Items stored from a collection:

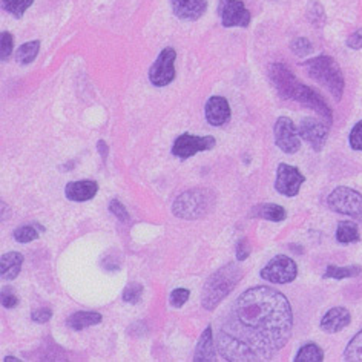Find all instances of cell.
I'll use <instances>...</instances> for the list:
<instances>
[{
  "mask_svg": "<svg viewBox=\"0 0 362 362\" xmlns=\"http://www.w3.org/2000/svg\"><path fill=\"white\" fill-rule=\"evenodd\" d=\"M293 330L290 302L278 290L258 286L243 292L219 326L217 350L228 362H263L276 357Z\"/></svg>",
  "mask_w": 362,
  "mask_h": 362,
  "instance_id": "1",
  "label": "cell"
},
{
  "mask_svg": "<svg viewBox=\"0 0 362 362\" xmlns=\"http://www.w3.org/2000/svg\"><path fill=\"white\" fill-rule=\"evenodd\" d=\"M269 77L272 85L275 86L276 93L280 94L282 99L293 100L300 105L310 108L316 114H319L322 119L326 120L328 126L333 123V112L332 108L328 106V103L324 100V97L316 93L307 85H304L295 74L289 69L284 63H274L269 68Z\"/></svg>",
  "mask_w": 362,
  "mask_h": 362,
  "instance_id": "2",
  "label": "cell"
},
{
  "mask_svg": "<svg viewBox=\"0 0 362 362\" xmlns=\"http://www.w3.org/2000/svg\"><path fill=\"white\" fill-rule=\"evenodd\" d=\"M241 278L243 270L235 263H230L228 266L218 269L215 274L209 276V280L204 284L202 295L203 307L206 310L217 309L218 304L235 289Z\"/></svg>",
  "mask_w": 362,
  "mask_h": 362,
  "instance_id": "3",
  "label": "cell"
},
{
  "mask_svg": "<svg viewBox=\"0 0 362 362\" xmlns=\"http://www.w3.org/2000/svg\"><path fill=\"white\" fill-rule=\"evenodd\" d=\"M304 69L307 71V74L312 77L315 82H318L319 85L324 86L328 93L333 95L336 101L342 99L346 88V80L342 75V71L339 68L338 62H336L330 56H318L313 59L302 63Z\"/></svg>",
  "mask_w": 362,
  "mask_h": 362,
  "instance_id": "4",
  "label": "cell"
},
{
  "mask_svg": "<svg viewBox=\"0 0 362 362\" xmlns=\"http://www.w3.org/2000/svg\"><path fill=\"white\" fill-rule=\"evenodd\" d=\"M213 200L209 191L192 189L187 191L173 202V215L183 219H197L204 217L212 209Z\"/></svg>",
  "mask_w": 362,
  "mask_h": 362,
  "instance_id": "5",
  "label": "cell"
},
{
  "mask_svg": "<svg viewBox=\"0 0 362 362\" xmlns=\"http://www.w3.org/2000/svg\"><path fill=\"white\" fill-rule=\"evenodd\" d=\"M328 209L362 221V193L347 186H339L327 197Z\"/></svg>",
  "mask_w": 362,
  "mask_h": 362,
  "instance_id": "6",
  "label": "cell"
},
{
  "mask_svg": "<svg viewBox=\"0 0 362 362\" xmlns=\"http://www.w3.org/2000/svg\"><path fill=\"white\" fill-rule=\"evenodd\" d=\"M260 275L272 284H287L298 276V266L290 256L276 255L266 264Z\"/></svg>",
  "mask_w": 362,
  "mask_h": 362,
  "instance_id": "7",
  "label": "cell"
},
{
  "mask_svg": "<svg viewBox=\"0 0 362 362\" xmlns=\"http://www.w3.org/2000/svg\"><path fill=\"white\" fill-rule=\"evenodd\" d=\"M176 60L177 51L173 48H165L161 51L157 60L149 69V80L154 86L165 88L171 85L176 79Z\"/></svg>",
  "mask_w": 362,
  "mask_h": 362,
  "instance_id": "8",
  "label": "cell"
},
{
  "mask_svg": "<svg viewBox=\"0 0 362 362\" xmlns=\"http://www.w3.org/2000/svg\"><path fill=\"white\" fill-rule=\"evenodd\" d=\"M218 16L224 28H248L250 23V12L243 0H219Z\"/></svg>",
  "mask_w": 362,
  "mask_h": 362,
  "instance_id": "9",
  "label": "cell"
},
{
  "mask_svg": "<svg viewBox=\"0 0 362 362\" xmlns=\"http://www.w3.org/2000/svg\"><path fill=\"white\" fill-rule=\"evenodd\" d=\"M215 147V138L212 135H206V137H198V135L192 134H183L177 137L172 145V154L176 157L186 160L191 158L198 152L210 151Z\"/></svg>",
  "mask_w": 362,
  "mask_h": 362,
  "instance_id": "10",
  "label": "cell"
},
{
  "mask_svg": "<svg viewBox=\"0 0 362 362\" xmlns=\"http://www.w3.org/2000/svg\"><path fill=\"white\" fill-rule=\"evenodd\" d=\"M275 143L284 154H296L301 147L300 129L289 117H280L274 128Z\"/></svg>",
  "mask_w": 362,
  "mask_h": 362,
  "instance_id": "11",
  "label": "cell"
},
{
  "mask_svg": "<svg viewBox=\"0 0 362 362\" xmlns=\"http://www.w3.org/2000/svg\"><path fill=\"white\" fill-rule=\"evenodd\" d=\"M304 181H306V177H304L300 169H296V167L286 163H281L278 166L275 189L278 193H281V195L296 197L300 193Z\"/></svg>",
  "mask_w": 362,
  "mask_h": 362,
  "instance_id": "12",
  "label": "cell"
},
{
  "mask_svg": "<svg viewBox=\"0 0 362 362\" xmlns=\"http://www.w3.org/2000/svg\"><path fill=\"white\" fill-rule=\"evenodd\" d=\"M300 135L304 141H307L313 151L319 152L327 143L328 125L318 119L306 117L300 125Z\"/></svg>",
  "mask_w": 362,
  "mask_h": 362,
  "instance_id": "13",
  "label": "cell"
},
{
  "mask_svg": "<svg viewBox=\"0 0 362 362\" xmlns=\"http://www.w3.org/2000/svg\"><path fill=\"white\" fill-rule=\"evenodd\" d=\"M173 16L181 21H198L208 10V0H171Z\"/></svg>",
  "mask_w": 362,
  "mask_h": 362,
  "instance_id": "14",
  "label": "cell"
},
{
  "mask_svg": "<svg viewBox=\"0 0 362 362\" xmlns=\"http://www.w3.org/2000/svg\"><path fill=\"white\" fill-rule=\"evenodd\" d=\"M204 114L206 120L210 126L219 128L226 125L230 120V106L229 101L224 99V97L213 95L208 100L204 106Z\"/></svg>",
  "mask_w": 362,
  "mask_h": 362,
  "instance_id": "15",
  "label": "cell"
},
{
  "mask_svg": "<svg viewBox=\"0 0 362 362\" xmlns=\"http://www.w3.org/2000/svg\"><path fill=\"white\" fill-rule=\"evenodd\" d=\"M99 191V184L93 180H82V181H71L64 187V195L71 202L85 203L93 200Z\"/></svg>",
  "mask_w": 362,
  "mask_h": 362,
  "instance_id": "16",
  "label": "cell"
},
{
  "mask_svg": "<svg viewBox=\"0 0 362 362\" xmlns=\"http://www.w3.org/2000/svg\"><path fill=\"white\" fill-rule=\"evenodd\" d=\"M352 315L346 307H333L322 316L321 330L327 333H338L350 324Z\"/></svg>",
  "mask_w": 362,
  "mask_h": 362,
  "instance_id": "17",
  "label": "cell"
},
{
  "mask_svg": "<svg viewBox=\"0 0 362 362\" xmlns=\"http://www.w3.org/2000/svg\"><path fill=\"white\" fill-rule=\"evenodd\" d=\"M23 264V255L19 254V252H10V254H5L0 258V276L5 281L16 280L21 274Z\"/></svg>",
  "mask_w": 362,
  "mask_h": 362,
  "instance_id": "18",
  "label": "cell"
},
{
  "mask_svg": "<svg viewBox=\"0 0 362 362\" xmlns=\"http://www.w3.org/2000/svg\"><path fill=\"white\" fill-rule=\"evenodd\" d=\"M103 319V316L97 312H86V310H82V312H75L69 316L67 319V326L71 330L80 332L85 330L88 327H93L100 324Z\"/></svg>",
  "mask_w": 362,
  "mask_h": 362,
  "instance_id": "19",
  "label": "cell"
},
{
  "mask_svg": "<svg viewBox=\"0 0 362 362\" xmlns=\"http://www.w3.org/2000/svg\"><path fill=\"white\" fill-rule=\"evenodd\" d=\"M195 362H212L215 361V347H213V336L212 327H208L200 336V341L193 354Z\"/></svg>",
  "mask_w": 362,
  "mask_h": 362,
  "instance_id": "20",
  "label": "cell"
},
{
  "mask_svg": "<svg viewBox=\"0 0 362 362\" xmlns=\"http://www.w3.org/2000/svg\"><path fill=\"white\" fill-rule=\"evenodd\" d=\"M254 215L267 219V221L281 223L287 218V212L278 204H261L254 210Z\"/></svg>",
  "mask_w": 362,
  "mask_h": 362,
  "instance_id": "21",
  "label": "cell"
},
{
  "mask_svg": "<svg viewBox=\"0 0 362 362\" xmlns=\"http://www.w3.org/2000/svg\"><path fill=\"white\" fill-rule=\"evenodd\" d=\"M40 51V40H31L19 47L14 54V60L19 64H29L36 60V57Z\"/></svg>",
  "mask_w": 362,
  "mask_h": 362,
  "instance_id": "22",
  "label": "cell"
},
{
  "mask_svg": "<svg viewBox=\"0 0 362 362\" xmlns=\"http://www.w3.org/2000/svg\"><path fill=\"white\" fill-rule=\"evenodd\" d=\"M359 229L352 221H341L336 229V240L341 244H350L359 241Z\"/></svg>",
  "mask_w": 362,
  "mask_h": 362,
  "instance_id": "23",
  "label": "cell"
},
{
  "mask_svg": "<svg viewBox=\"0 0 362 362\" xmlns=\"http://www.w3.org/2000/svg\"><path fill=\"white\" fill-rule=\"evenodd\" d=\"M293 361L295 362H322L324 361V352H322V348L318 344L309 342V344L302 346L300 348V352L296 353Z\"/></svg>",
  "mask_w": 362,
  "mask_h": 362,
  "instance_id": "24",
  "label": "cell"
},
{
  "mask_svg": "<svg viewBox=\"0 0 362 362\" xmlns=\"http://www.w3.org/2000/svg\"><path fill=\"white\" fill-rule=\"evenodd\" d=\"M45 229L40 228V226L37 224H25L21 226V228H17L14 230V240L17 243H22V244H27L37 240L38 237H40V232H43Z\"/></svg>",
  "mask_w": 362,
  "mask_h": 362,
  "instance_id": "25",
  "label": "cell"
},
{
  "mask_svg": "<svg viewBox=\"0 0 362 362\" xmlns=\"http://www.w3.org/2000/svg\"><path fill=\"white\" fill-rule=\"evenodd\" d=\"M344 361L362 362V330H359L348 342L344 350Z\"/></svg>",
  "mask_w": 362,
  "mask_h": 362,
  "instance_id": "26",
  "label": "cell"
},
{
  "mask_svg": "<svg viewBox=\"0 0 362 362\" xmlns=\"http://www.w3.org/2000/svg\"><path fill=\"white\" fill-rule=\"evenodd\" d=\"M362 269L359 266H347V267H338V266H328L326 269L324 278H333V280H344V278H357L361 275Z\"/></svg>",
  "mask_w": 362,
  "mask_h": 362,
  "instance_id": "27",
  "label": "cell"
},
{
  "mask_svg": "<svg viewBox=\"0 0 362 362\" xmlns=\"http://www.w3.org/2000/svg\"><path fill=\"white\" fill-rule=\"evenodd\" d=\"M34 3V0H2V6L5 11H8L11 16L16 19H22L29 6Z\"/></svg>",
  "mask_w": 362,
  "mask_h": 362,
  "instance_id": "28",
  "label": "cell"
},
{
  "mask_svg": "<svg viewBox=\"0 0 362 362\" xmlns=\"http://www.w3.org/2000/svg\"><path fill=\"white\" fill-rule=\"evenodd\" d=\"M307 17L310 23H313L315 27H322L326 23V12L324 8L318 2H312L309 6Z\"/></svg>",
  "mask_w": 362,
  "mask_h": 362,
  "instance_id": "29",
  "label": "cell"
},
{
  "mask_svg": "<svg viewBox=\"0 0 362 362\" xmlns=\"http://www.w3.org/2000/svg\"><path fill=\"white\" fill-rule=\"evenodd\" d=\"M141 295H143V286L138 282H131L123 290V301L129 304H137L141 298Z\"/></svg>",
  "mask_w": 362,
  "mask_h": 362,
  "instance_id": "30",
  "label": "cell"
},
{
  "mask_svg": "<svg viewBox=\"0 0 362 362\" xmlns=\"http://www.w3.org/2000/svg\"><path fill=\"white\" fill-rule=\"evenodd\" d=\"M290 49L293 51L295 56L298 57H304V56H309L310 53L313 51V45L310 43L309 38L306 37H298L295 38V40L290 43Z\"/></svg>",
  "mask_w": 362,
  "mask_h": 362,
  "instance_id": "31",
  "label": "cell"
},
{
  "mask_svg": "<svg viewBox=\"0 0 362 362\" xmlns=\"http://www.w3.org/2000/svg\"><path fill=\"white\" fill-rule=\"evenodd\" d=\"M2 48H0V57H2V60H8L11 54L14 53V38L10 34V32H2Z\"/></svg>",
  "mask_w": 362,
  "mask_h": 362,
  "instance_id": "32",
  "label": "cell"
},
{
  "mask_svg": "<svg viewBox=\"0 0 362 362\" xmlns=\"http://www.w3.org/2000/svg\"><path fill=\"white\" fill-rule=\"evenodd\" d=\"M348 143H350L353 151H362V120L353 126L350 137H348Z\"/></svg>",
  "mask_w": 362,
  "mask_h": 362,
  "instance_id": "33",
  "label": "cell"
},
{
  "mask_svg": "<svg viewBox=\"0 0 362 362\" xmlns=\"http://www.w3.org/2000/svg\"><path fill=\"white\" fill-rule=\"evenodd\" d=\"M191 296V292L187 289H176L173 292L171 293V306L176 307V309H180L183 307L184 304L187 302V300H189Z\"/></svg>",
  "mask_w": 362,
  "mask_h": 362,
  "instance_id": "34",
  "label": "cell"
},
{
  "mask_svg": "<svg viewBox=\"0 0 362 362\" xmlns=\"http://www.w3.org/2000/svg\"><path fill=\"white\" fill-rule=\"evenodd\" d=\"M109 212L112 213V215L117 217L120 221H129V215H128V210L125 206H123L119 200H112L111 203H109Z\"/></svg>",
  "mask_w": 362,
  "mask_h": 362,
  "instance_id": "35",
  "label": "cell"
},
{
  "mask_svg": "<svg viewBox=\"0 0 362 362\" xmlns=\"http://www.w3.org/2000/svg\"><path fill=\"white\" fill-rule=\"evenodd\" d=\"M51 318H53V310L47 307L37 309L31 313V319L34 322H38V324H45V322H48Z\"/></svg>",
  "mask_w": 362,
  "mask_h": 362,
  "instance_id": "36",
  "label": "cell"
},
{
  "mask_svg": "<svg viewBox=\"0 0 362 362\" xmlns=\"http://www.w3.org/2000/svg\"><path fill=\"white\" fill-rule=\"evenodd\" d=\"M250 255V244L248 240H241L237 244V261H244Z\"/></svg>",
  "mask_w": 362,
  "mask_h": 362,
  "instance_id": "37",
  "label": "cell"
},
{
  "mask_svg": "<svg viewBox=\"0 0 362 362\" xmlns=\"http://www.w3.org/2000/svg\"><path fill=\"white\" fill-rule=\"evenodd\" d=\"M347 47L352 49H361L362 48V28L357 29L353 34L347 38Z\"/></svg>",
  "mask_w": 362,
  "mask_h": 362,
  "instance_id": "38",
  "label": "cell"
},
{
  "mask_svg": "<svg viewBox=\"0 0 362 362\" xmlns=\"http://www.w3.org/2000/svg\"><path fill=\"white\" fill-rule=\"evenodd\" d=\"M19 304V298L14 295L11 293L10 290H3L2 292V306L5 309H14Z\"/></svg>",
  "mask_w": 362,
  "mask_h": 362,
  "instance_id": "39",
  "label": "cell"
},
{
  "mask_svg": "<svg viewBox=\"0 0 362 362\" xmlns=\"http://www.w3.org/2000/svg\"><path fill=\"white\" fill-rule=\"evenodd\" d=\"M97 147H99V152H101L103 158H106V155H108V146H106L105 141L100 140L99 143H97Z\"/></svg>",
  "mask_w": 362,
  "mask_h": 362,
  "instance_id": "40",
  "label": "cell"
},
{
  "mask_svg": "<svg viewBox=\"0 0 362 362\" xmlns=\"http://www.w3.org/2000/svg\"><path fill=\"white\" fill-rule=\"evenodd\" d=\"M11 361H16V362H21V359H17V358H12V357H6L3 359V362H11Z\"/></svg>",
  "mask_w": 362,
  "mask_h": 362,
  "instance_id": "41",
  "label": "cell"
}]
</instances>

## [The exercise]
Present as a numbered list the lines of the entries from the first line through the line containing "330L290 302L278 290L258", including both ends and skipping any blank lines. Omit the pictures from your answer.

## [Reply]
1. Find all instances of cell.
2. I'll use <instances>...</instances> for the list:
3. <instances>
4. [{
5.   "mask_svg": "<svg viewBox=\"0 0 362 362\" xmlns=\"http://www.w3.org/2000/svg\"><path fill=\"white\" fill-rule=\"evenodd\" d=\"M293 330L290 302L278 290L258 286L243 292L219 326L217 350L228 362H263L276 357Z\"/></svg>",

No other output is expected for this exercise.